● PROVIDED TEXT:
Concept Three – Right of Decision in My Leadership Role

Concept Three – Right of Decision in My Leadership Role

Concept Three – Right of Decision in My Leadership Role

(This post was contributed to Take the 12 by Brandy H., Panel 73 Convention Chair, Area 65 Northeast Texas at the request of the creator of this website after hearing her present on this topic at the 2023 NETA65 Fall Assembly and Service Workshop)


“I was asked to give a brief presentation at area assembly on Concept 3. Brief, Ha! Being brief was the biggest challenge of the task at hand. One cannot talk about one Concept without touching upon others, because all the Concepts connect together like a puzzle. They naturally progress 1 thru 12 like the Steps and Traditions.

Without Concept 1 – Concept 2 doesn’t make sense. Without Concept 9, which is in essence leadership, GOOD Leadership, we can’t really be trusted with the “Rights” provided to us in Concepts 3, 4, 5 –

Right of Decision, Participation and Appeal.
Therefore, I want to touch base on a few now. Concepts One gives the groups Final Responsibility and Ultimate Authority. “In 1955 the groups confirmed the permanent charter for the General Service Conference, delegating the Conference authority for the active maintenance of our world services. The conference is the actual voice and the effective conscience for our whole society.” This is concept 2.
How do the groups exercise their final responsibility and ultimate authority? It’s through Concept 2 – We do this by delegating our responsibility and our authority to our leaders/trusted servants in various ways up and down the triangle.

At the area we elect a delegate, at the district level that person is our DCM, at the group level it’s the GSR. Our area approves a slate of committee chairs – who’s responsibility is to create a committee mostly of district and or group reps in specified position to ensure they have the resources and information to assist them in carrying out their position. We trust these folks will carry our voice and work for the good of the fellowship. In this way we are delegating our responsibility and giving our leaders authority to match their responsibility.

Which is Concept 10’s main talking point, that our authority should match our given responsibility. GSR’s responsibility is to represent their home group, committee chairs build committees, put on workshops, provide information. We must give our leaders/trusted servants the latitude to do that according to their own conscience. This is Concept 3 – Right of Decision.

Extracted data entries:
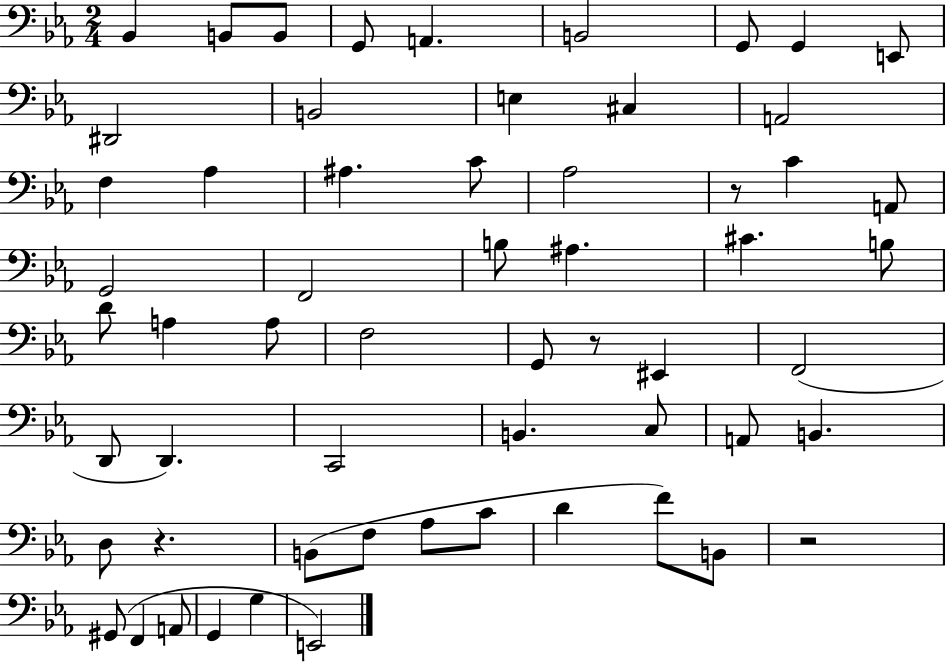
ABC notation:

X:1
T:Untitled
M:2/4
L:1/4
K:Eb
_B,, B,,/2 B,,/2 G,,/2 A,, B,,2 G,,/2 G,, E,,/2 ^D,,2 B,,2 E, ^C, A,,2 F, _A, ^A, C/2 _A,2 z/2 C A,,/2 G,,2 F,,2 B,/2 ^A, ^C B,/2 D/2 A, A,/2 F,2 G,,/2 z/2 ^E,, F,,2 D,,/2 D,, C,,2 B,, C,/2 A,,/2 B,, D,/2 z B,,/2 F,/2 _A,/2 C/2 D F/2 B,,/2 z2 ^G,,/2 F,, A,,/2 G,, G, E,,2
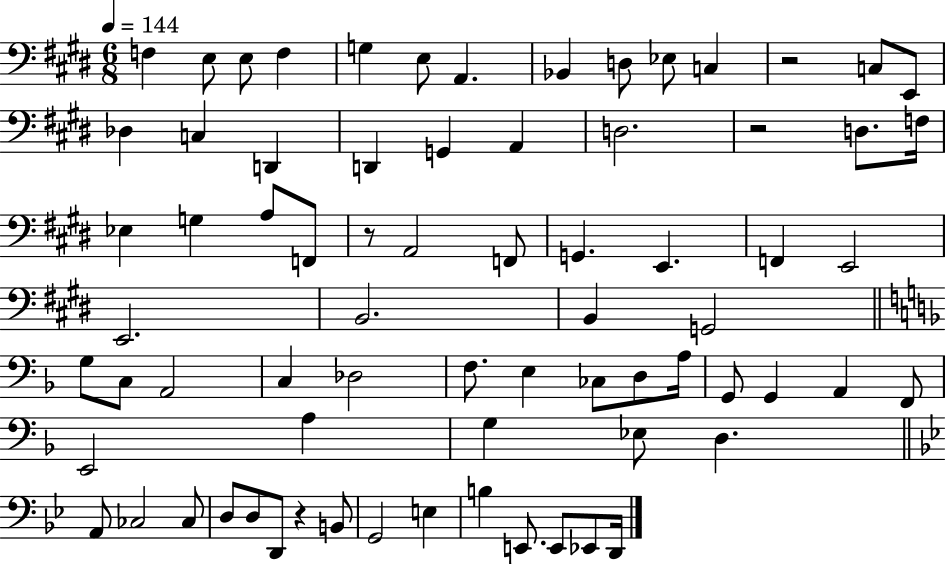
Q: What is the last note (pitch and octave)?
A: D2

● REQUESTS:
- a) Pick out every line of the rows that contains the word "octave".
- b) Carry on the post about Concept Three and the right of decision, beginning right after its final sentence.
The rows bear no relation to the text.

● WRITTEN RESPONSES:
- a)
Q: What is the last note (pitch and octave)?

- b)
As I’ve stated Concept 9 describes qualities of good leadership, what qualities we should strive for. Delegates, GSRs, DCMs, Committee Chairs and members are agents of the AA groups and must take great care of the privileges afforded to them through the Concepts.

Like the Traditions, the concepts have both a short and long form. The Concepts can be found in the second half of the AA Service Manual and the Twelve Concepts for World Service. The Service Manual is often just referred to as simply the Service Manual. But did you know the Service Manual is technically two books in one. The first half is about all AA’s service entities up and down the triangle and the second half is all about the Concepts, hence the name The AA Service Manual and the Twelve Concepts for World Service.

Long form of Concept 3
“As a traditional means of creating and maintaining a clearly defined working relation between the groups, the Conference, the A.A. General Service Board and its several service corporations, staffs, committees and executives, and of thus ensuring their effective leadership, it is here suggested that we endow each of these elements of world service with a traditional “Right of Decision.”

Short for of Concept 3
To ensure effective leadership, we should endow each element of A.A.—the Conference, the General Service Board and its service corporations, staffs, committees, and executives—with a traditional “Right of Decision.”

The guiding principle behind Concept 3 is Trust.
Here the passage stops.